By way of background, on November 5, 2021, the Secretary issued an interim final rule requiring that facilities participating in Medicare and Medicaid ensure that their covered staff are vaccinated against COVID-19. The rule does not cover staff who exclusively telework, and it allows for appropriate medical and religious exemptions. A facility's failure or refusal to comply could lead to a host of penalties, including denial of payments for new admissions and termination from Medicare and Medicaid programs. The Secretary issued the rule after concluding that vaccination was "necessary for the health and safety of individuals to whom care and services are furnished."   According to the Court, that determination was "based on data showing that the COVID-19 virus can spread rapidly among healthcare workers and from them to patients and that such spread is more likely when healthcare workers are unvaccinated."
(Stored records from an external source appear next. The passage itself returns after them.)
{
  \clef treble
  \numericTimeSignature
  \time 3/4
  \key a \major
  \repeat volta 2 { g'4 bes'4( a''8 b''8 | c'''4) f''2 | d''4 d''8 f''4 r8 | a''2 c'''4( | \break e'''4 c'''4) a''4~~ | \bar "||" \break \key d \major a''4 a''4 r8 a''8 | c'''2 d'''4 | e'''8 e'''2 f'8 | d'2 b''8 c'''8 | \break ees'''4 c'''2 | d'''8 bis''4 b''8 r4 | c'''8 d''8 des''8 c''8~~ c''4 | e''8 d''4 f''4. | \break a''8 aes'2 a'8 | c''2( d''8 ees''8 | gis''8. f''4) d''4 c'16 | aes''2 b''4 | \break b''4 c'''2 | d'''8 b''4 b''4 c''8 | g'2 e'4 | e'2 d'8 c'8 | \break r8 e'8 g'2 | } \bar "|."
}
Following promulgation of the rule, the District Court for the Eastern District of Missouri and the District Court for the Western District of Louisiana granted preliminary injunctions that prevented enforcement of the Secretary's rule. 
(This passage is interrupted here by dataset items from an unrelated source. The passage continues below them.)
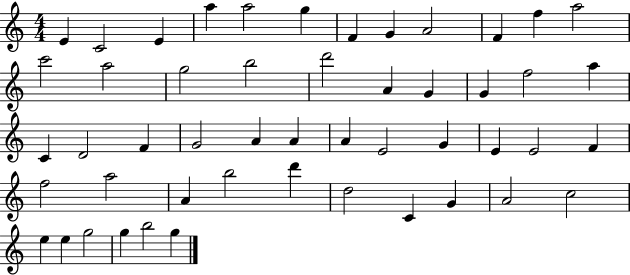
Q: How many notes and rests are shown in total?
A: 50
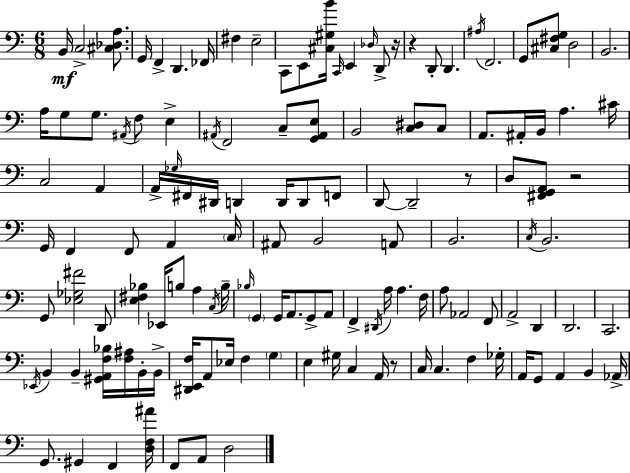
X:1
T:Untitled
M:6/8
L:1/4
K:Am
B,,/4 C,2 [^C,_D,A,]/2 G,,/4 F,, D,, _F,,/4 ^F, E,2 C,,/2 E,,/2 [^C,^G,B]/4 C,,/4 E,, _D,/4 D,,/2 z/4 z D,,/2 D,, ^A,/4 F,,2 G,,/2 [^C,^F,G,]/2 D,2 B,,2 A,/4 G,/2 G,/2 ^A,,/4 F,/2 E, ^A,,/4 F,,2 C,/2 [G,,^A,,E,]/2 B,,2 [C,^D,]/2 C,/2 A,,/2 ^A,,/4 B,,/4 A, ^C/4 C,2 A,, A,,/4 _G,/4 ^F,,/4 ^D,,/4 D,, D,,/4 D,,/2 F,,/2 D,,/2 D,,2 z/2 D,/2 [^F,,G,,A,,]/2 z2 G,,/4 F,, F,,/2 A,, C,/4 ^A,,/2 B,,2 A,,/2 B,,2 C,/4 B,,2 G,,/2 [_E,_G,^F]2 D,,/2 [E,^F,_B,] _E,,/4 B,/2 A, C,/4 B,/4 _B,/4 G,, G,,/4 A,,/2 G,,/2 A,,/2 F,, ^D,,/4 A,/4 A, F,/4 A,/2 _A,,2 F,,/2 A,,2 D,, D,,2 C,,2 _E,,/4 B,, B,, [^G,,A,,F,_B,]/4 [F,^A,]/4 B,,/4 B,,/4 [^D,,E,,F,]/4 A,,/2 _E,/4 F, G, E, ^G,/4 C, A,,/4 z/2 C,/4 C, F, _G,/4 A,,/4 G,,/2 A,, B,, _A,,/4 G,,/2 ^G,, F,, [D,F,^A]/4 F,,/2 A,,/2 D,2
In reversing the district courts and upholding the rule, the Court found that the "Secretary's rule falls within the authorities that Congress has conferred upon him." Specifically, the Court held that Congress has authorized the Secretary to impose conditions on participation in the Medicare and Medicaid programs that he or she found "necessary in the interest of the health and safety of individuals who are furnished services." 42 U.S.C. § 1395x(e)(9). The Court found that the mandate fell "neatly within the language of the statute," where, "[a]fter all, ensuring that providers take steps to avoid transmitting a dangerous virus to their patients is consistent with the fundamental principle of the medical profession: 'first, do no harm.'" The Court also held that "healthcare facilities that wish to participate in Medicare and Medicaid have always been obligated to satisfy a host of conditions that address the safe and effective provision of healthcare."  Thus, the Court held that the Secretary was well within his authority to require that facilities participating in Medicare and Medicaid require their staff to be vaccinated. 

What does this mean for healthcare providers? Those providers who participate in the Medicare and Medicaid programs are required to ensure that all of their workers are vaccinated against COVID-19, with the exception of those who telework exclusively. Participating facilities must also consider any requests for accommodation for religious or medical reasons. This case now goes back to the Eighth Circuit (where the Eastern District of Missouri is located) and the Fifth Circuit (where the Western District of Louisiana is located) for consideration. However, the Secretary's rule will remain in force unless the Court grants certiorari on a subsequent appeal and issues a contrary ruling. 

The content of this article is intended to provide a general guide to the subject matter. Specialist advice should be sought about your specific circumstances.